Il est temps que ça s'arrête
Ca commence par un "jeu" impliquant une nana qui a fait les yeux doux à deux mecs à la fois. Sauf que les deux mecs sont aussi dans le jeu, dans une cage de verre en plein centre ville aux yeux de la foule. Super vraisemblable.
Après cela, on se rebranche sur les intrigues précédentes: la femme de Jigsaw essaie de se débarrasser d'Hoffmann, le flic qui a repris la franchise du tueur au puzzle. Hoffmann s'en sort, au prix d'une joue déchirée (qu'il va recoudre très proprement, comme quoi ça sert, l'éducation donnée aux petites filles). Hoffmann, vilain rancunier, va traquer la femme en question.
Là-dessus se greffent diverses intrigues visant à répandre le plus de sang poisseux et de cervelle possible: un imposteur qui fait fortune en vendant le récit (inventé) de l'expérience de résilience qu'il aurait vécue en échappant à un "jeu" de Jigsaw. Mais, comme ce n'est pas vrai, Hoffmann lui fait subir un parcours gratiné dans les inénarrables friches industrielles, caves pourries et ateliers rouillés qui sont le décor habituel de la série.
Passage assez jubilatoire: un groupe de marginaux racistes se fait réduire en Ketchup par un moyen fort ingénieux.
Hoffmann s'attaque aussi à un ancien collègue flic, Gibson. Déception: il ne se débarrasse de ce flic qu'à coups de mitrailleuse. Vulgaire.
A part la séquence d'ouverture, inhabituellement lumineuse, le film est un jeu vidéo souterrain enchaînant les épreuves les plus glauques et les plus atroces, sans jamais d'espoir de s'en sortir pour l'acteur mis en scène.

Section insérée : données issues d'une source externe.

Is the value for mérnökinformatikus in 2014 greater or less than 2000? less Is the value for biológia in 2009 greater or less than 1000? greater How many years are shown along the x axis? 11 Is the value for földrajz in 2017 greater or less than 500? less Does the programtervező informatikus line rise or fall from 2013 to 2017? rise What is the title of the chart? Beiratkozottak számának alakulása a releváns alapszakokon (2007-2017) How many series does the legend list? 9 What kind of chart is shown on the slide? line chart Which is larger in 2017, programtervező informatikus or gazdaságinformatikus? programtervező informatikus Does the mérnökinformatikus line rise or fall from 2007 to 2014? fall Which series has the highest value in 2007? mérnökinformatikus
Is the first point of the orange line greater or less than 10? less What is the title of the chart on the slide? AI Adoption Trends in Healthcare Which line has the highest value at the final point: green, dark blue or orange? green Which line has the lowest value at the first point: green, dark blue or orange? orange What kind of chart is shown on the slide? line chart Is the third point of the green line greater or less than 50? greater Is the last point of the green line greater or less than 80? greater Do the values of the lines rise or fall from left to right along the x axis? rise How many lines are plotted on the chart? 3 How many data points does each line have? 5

On revoit Tobin Bell qui vient se faire dédicacer le livre par l'imposteur, mais rien de génial là-dedans.
Si John Kramer, et éventuellement son successeur Hoffmann, ont un petit côté de justicier implacable, en révélant et punissant les vices et lâchetés de tout un chacun, on a le sentiment croissant que même cette morale est de plus en plus relative, et que les scénaristes ne se foulent pas trop pour proportionner les souffrances des joueurs au niveau de la faute qu'ils ont commise. Si toutes les filles qui se font deux mecs en même temps devaient finir en carpaccio gluant, faudrait circuler en jet-ski dans nos villes.
En fait, Saw a perdu son frisson métaphysique et cérébral, lié à John Kramer, pour n'être plus qu'une enfilade de chairs passées au mixer ou à la perceuse. Reste l'ingéniosité des dispositifs mécaniques mis en place à chaque fois. Si je savais bricoler comme ça, je ferais bien participer mon chef à un "jeu", tiens !
Un dernier mot: le titre est "Saw 3D". C'est une honte. La 3D n'est absolument pas exploitée ici, en dépit de toutes les potentialités qu'elle pouvait offrir. Le même film en 2D serait identique, sauf une ou deux gouttes de sang qui gicle.